The saddest thing for us all is the response from spokespeople for the Samoan community so far, and Labour.
Labour should have formally apologised to those they accused of "muckraking" ( I was among them for asking for an independent investigation instead of Clark’s fake enquiry) and sworn to return to bi-partisan upholding of core honesties after the dark years of the Clark morality.
Corrupt abuse of power is normal for most cultures, at most times. Indeed in most cultures a failure to put the interests of your own family above all other duties is regarded as immoral. Those societies are condemned to the routine abuse of power .
We are the lucky inheritors of the culture of one of history’s few but stunning exceptions. This hard won acheivement depends on continual reinforcement of the ethic of stewardship and self denial. It needs periodic refreshing with example cases. The example scapegoats must be formally denounced then shunned with a uniting of factions to show adherence to the underlying common value.
Such a vital but ‘un-natural’ value demands constant patrolling and re-definition of the boundaries. That process allows successive generations to refresh their committment.

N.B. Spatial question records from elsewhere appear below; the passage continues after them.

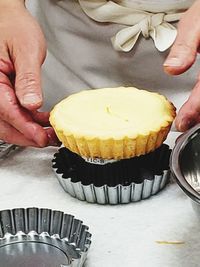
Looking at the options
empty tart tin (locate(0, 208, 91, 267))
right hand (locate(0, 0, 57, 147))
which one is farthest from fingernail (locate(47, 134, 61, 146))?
empty tart tin (locate(0, 208, 91, 267))

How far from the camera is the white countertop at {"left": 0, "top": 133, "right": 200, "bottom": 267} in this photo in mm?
867

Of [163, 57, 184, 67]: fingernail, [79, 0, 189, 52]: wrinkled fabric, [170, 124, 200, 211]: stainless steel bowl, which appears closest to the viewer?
[170, 124, 200, 211]: stainless steel bowl

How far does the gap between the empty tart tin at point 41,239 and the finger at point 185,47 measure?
0.26 metres

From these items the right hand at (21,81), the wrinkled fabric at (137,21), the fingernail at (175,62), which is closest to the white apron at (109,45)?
the wrinkled fabric at (137,21)

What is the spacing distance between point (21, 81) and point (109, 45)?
270 millimetres

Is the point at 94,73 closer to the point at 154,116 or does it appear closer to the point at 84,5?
the point at 84,5

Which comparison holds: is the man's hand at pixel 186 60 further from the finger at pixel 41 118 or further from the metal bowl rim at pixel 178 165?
the finger at pixel 41 118

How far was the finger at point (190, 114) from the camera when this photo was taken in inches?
38.4

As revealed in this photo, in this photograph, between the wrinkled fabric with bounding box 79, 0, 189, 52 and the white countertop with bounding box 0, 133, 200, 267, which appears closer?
the white countertop with bounding box 0, 133, 200, 267

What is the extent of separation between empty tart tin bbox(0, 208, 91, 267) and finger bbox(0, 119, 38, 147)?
0.65 ft

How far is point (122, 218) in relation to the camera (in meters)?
0.95

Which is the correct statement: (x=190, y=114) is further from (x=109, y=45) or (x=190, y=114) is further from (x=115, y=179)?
(x=109, y=45)

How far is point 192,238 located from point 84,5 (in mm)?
534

The current beat-up over Ministerial housing allowances is an example. It gains its force because of our need for symbolic distance from personal profit from publicly conferred coercive power. We fight insidious weakening of the trust nature of power with emphatic claims whenever the boundary is approached. Almost no nonsense will be over the top when it is an assertion of ‘horror’ at the possibility of personal or family profit from the exercise of public power.
But New Zealand has an achilles heel in this area. Sadly for us, Maori and Polynesian cultures have the normal expectation that bosses will take personal and family benefit from power.
I think wariness about that may be a partial explanation of the otherwise baffling and self damaging failure by the National Party to place Sir Wira Gardiner on its Board over the weekend. His extraordinary management drive and ability are sorely needed. His mana would have been strategically valuable. I detect no racial antipathy among National people, indeed the opposite.
But there was worry about what could result from the combination of Hekia Parata’s position within caucus and a powerful husband on the Board.
For me the need for his competence on the Board outweighed that worry so he was No 1 on my ballot paper, but I acknowledge the legitimacy of the concern.
Our vulnerability to Polynesian tolerance of corruption is doubly worrying when there has been no purging by Labour of its complicity in Field’s defense. Clark’s handling of the issue was despicable. When our core values needed reinforcing she was AWOL. Pity the UN, where corruption is one of their biggest problems and they have a boss with her instincts.
And National is close to the Maori Party. Much as I like Tariana Turia’s qualities, I can not forget that she took Donna Awatere to her bosom when Donna was shown to have abused trust and her office, then did the same with Field when Labour was finally forced to distance themselves from him. Her only explanation was brown solidarity.
Sadly there can be no confidence that NZ will retain its clean politics until we have some strong Maori and Polynesian leaders who will denounce corruption even when it is brown, and claim their shared inheritance of our rare north European political morality .
[I’ve just seen David Farrar’s withering posts on this issue. If we had a fifth estate worthy of the name they’d put aside their campaign against Bill English for as long as takes to extract some apology and undertakings from Labour, and they’d be asking the Maori Party for some vigorous cleansing words as well]
You want the media to (temporarily?) put aside their campaign against politicians self-indulgence with taxpayer money. But isn’t that just more abuse of the “ethic of stewardship and self denial”? Perhaps the temporary aspect of your suggestion acknowledges that both are on the same continuum. Field just takes priority.